This is from the excellent book, Founders At Work, that I’m reading right now.
I find new reasons every day why I’m thankful that we never took any kind of outside investment. Let me give you a small example… Jared had a friend that had an idea of some way that we could modify FogBugz to be really useful to the investment community as something - I don’t remember what, but something that the investment community could really use that’s 5 percent different than FogBugz. And I kept thinking, “This is a huge distraction, and there’s not a big enough market. I just want to stick to our core competency, and I’m not interested in doing software for the financial markets.” He kept saying, “No, no.

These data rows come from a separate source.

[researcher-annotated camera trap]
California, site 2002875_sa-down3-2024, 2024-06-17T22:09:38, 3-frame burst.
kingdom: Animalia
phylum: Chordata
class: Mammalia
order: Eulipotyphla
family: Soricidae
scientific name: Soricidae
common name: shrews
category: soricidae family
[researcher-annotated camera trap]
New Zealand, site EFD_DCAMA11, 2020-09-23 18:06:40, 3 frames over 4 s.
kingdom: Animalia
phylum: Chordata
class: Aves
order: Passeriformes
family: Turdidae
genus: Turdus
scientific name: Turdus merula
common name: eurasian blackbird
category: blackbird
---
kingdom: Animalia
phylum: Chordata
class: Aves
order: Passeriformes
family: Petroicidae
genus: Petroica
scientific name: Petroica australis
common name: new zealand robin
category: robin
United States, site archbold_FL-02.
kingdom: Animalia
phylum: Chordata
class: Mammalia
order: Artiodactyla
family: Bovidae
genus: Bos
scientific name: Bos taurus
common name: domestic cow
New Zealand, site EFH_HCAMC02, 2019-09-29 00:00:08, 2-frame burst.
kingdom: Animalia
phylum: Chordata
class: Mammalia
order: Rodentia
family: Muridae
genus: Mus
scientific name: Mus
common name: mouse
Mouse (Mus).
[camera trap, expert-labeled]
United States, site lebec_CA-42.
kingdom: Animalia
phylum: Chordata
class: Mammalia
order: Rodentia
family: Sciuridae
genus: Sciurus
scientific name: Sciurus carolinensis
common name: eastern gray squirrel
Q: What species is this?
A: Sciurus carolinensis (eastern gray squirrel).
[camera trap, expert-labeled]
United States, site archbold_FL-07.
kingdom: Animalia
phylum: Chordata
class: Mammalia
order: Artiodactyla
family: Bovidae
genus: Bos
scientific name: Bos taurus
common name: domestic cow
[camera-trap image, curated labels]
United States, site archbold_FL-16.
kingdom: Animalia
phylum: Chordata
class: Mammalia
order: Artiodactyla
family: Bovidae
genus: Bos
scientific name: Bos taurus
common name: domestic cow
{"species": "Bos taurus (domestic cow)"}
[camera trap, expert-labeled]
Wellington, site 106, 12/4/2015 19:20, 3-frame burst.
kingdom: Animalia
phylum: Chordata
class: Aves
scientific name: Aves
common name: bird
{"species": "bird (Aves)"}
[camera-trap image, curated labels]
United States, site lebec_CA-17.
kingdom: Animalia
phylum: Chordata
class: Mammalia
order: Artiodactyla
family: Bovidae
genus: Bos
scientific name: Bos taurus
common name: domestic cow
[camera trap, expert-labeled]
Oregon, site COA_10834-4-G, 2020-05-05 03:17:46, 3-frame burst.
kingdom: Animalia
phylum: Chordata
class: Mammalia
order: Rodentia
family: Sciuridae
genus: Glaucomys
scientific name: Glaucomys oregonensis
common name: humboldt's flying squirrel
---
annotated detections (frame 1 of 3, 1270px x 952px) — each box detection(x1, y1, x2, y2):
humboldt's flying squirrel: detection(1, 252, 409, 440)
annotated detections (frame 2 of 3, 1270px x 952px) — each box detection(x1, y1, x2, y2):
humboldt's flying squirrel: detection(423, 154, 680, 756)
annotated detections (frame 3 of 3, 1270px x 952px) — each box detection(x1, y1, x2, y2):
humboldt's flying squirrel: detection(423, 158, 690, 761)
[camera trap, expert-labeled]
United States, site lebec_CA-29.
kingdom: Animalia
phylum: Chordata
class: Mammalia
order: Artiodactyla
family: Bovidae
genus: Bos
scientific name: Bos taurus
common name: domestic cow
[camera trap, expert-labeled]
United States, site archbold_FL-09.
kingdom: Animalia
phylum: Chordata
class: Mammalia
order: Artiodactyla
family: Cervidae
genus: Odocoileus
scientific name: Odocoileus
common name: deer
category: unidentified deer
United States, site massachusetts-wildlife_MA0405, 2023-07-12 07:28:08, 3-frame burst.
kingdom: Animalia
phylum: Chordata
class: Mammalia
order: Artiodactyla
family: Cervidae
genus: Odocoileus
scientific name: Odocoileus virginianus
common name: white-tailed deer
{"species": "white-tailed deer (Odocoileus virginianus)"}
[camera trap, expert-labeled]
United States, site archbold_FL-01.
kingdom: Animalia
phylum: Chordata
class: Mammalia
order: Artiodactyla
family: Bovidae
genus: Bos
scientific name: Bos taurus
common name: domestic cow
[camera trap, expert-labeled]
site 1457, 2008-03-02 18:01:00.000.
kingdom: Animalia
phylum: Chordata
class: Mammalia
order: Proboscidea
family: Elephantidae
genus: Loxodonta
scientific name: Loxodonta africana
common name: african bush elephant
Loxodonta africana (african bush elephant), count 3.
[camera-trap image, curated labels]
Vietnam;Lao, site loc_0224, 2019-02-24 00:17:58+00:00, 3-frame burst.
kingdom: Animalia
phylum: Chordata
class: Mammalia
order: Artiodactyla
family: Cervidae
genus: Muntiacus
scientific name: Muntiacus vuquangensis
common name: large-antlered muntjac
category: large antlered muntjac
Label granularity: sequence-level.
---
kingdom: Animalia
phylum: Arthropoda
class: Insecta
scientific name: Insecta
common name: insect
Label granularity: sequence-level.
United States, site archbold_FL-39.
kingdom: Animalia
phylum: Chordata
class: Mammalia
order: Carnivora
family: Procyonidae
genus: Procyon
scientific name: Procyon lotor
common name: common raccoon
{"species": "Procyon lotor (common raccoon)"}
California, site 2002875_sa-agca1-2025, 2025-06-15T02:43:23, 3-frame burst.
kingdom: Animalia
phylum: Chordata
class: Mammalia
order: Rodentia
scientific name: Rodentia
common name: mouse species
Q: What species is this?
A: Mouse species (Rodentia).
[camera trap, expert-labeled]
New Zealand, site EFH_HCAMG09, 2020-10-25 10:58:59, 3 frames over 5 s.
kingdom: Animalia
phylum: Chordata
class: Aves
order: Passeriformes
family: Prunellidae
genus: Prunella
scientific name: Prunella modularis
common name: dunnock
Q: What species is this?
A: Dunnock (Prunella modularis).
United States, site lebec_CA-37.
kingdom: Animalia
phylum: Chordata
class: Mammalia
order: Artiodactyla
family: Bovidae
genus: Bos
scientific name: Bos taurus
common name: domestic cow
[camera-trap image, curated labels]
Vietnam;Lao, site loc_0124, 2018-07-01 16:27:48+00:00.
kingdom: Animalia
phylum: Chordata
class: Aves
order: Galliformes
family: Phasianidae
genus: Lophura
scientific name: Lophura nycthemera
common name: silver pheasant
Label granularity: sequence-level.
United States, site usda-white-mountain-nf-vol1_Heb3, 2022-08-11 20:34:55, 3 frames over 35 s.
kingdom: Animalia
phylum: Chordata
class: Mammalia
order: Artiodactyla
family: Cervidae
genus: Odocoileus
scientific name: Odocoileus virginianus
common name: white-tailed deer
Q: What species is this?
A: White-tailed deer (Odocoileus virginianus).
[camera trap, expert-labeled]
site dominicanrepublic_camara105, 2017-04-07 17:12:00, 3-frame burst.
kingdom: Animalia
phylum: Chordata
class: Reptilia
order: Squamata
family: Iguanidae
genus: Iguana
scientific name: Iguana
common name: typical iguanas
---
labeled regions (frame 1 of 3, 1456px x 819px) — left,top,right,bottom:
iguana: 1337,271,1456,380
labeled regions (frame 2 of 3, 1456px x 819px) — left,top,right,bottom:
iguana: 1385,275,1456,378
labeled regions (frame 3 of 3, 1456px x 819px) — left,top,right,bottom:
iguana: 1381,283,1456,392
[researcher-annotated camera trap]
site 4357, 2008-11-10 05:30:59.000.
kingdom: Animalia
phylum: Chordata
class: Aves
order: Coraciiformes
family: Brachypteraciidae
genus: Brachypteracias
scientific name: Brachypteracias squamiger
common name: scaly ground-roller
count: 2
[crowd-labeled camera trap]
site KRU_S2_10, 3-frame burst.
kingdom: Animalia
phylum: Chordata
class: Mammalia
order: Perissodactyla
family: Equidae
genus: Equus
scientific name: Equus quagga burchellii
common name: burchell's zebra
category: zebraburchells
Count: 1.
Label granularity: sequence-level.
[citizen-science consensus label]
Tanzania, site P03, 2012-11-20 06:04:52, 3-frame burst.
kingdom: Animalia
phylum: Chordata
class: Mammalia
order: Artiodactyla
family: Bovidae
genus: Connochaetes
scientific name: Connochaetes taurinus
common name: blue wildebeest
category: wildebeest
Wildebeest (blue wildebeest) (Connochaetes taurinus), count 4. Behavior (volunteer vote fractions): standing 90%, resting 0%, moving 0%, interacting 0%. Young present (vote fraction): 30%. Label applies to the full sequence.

You’ve got to talk to this guy. You could make a lot of money off this. It would be great.”
I kept thinking, “You know what, if it was a real board of directors and the VC’s were bringing you these great ideas, you wouldn’t really have any choice but to say yes. And you’d keep getting distracted to do their pet projects that they dreamed up in the shower one night and they think might be a good idea, and you just don’t think it’s a good idea.” You really don’t have the ability to say no when you take those outside investments. It’s hard to tell your investors, “Let me just go in my own direction.”
I can identify with this thought process. There is a big difference between thinking up a cool idea, and actually having to go implement it. But I found it interesting because he may have changed his mind (at least in part) since he wrote this a few years back. He went on to take VC money for his new project, StackOverflow.com.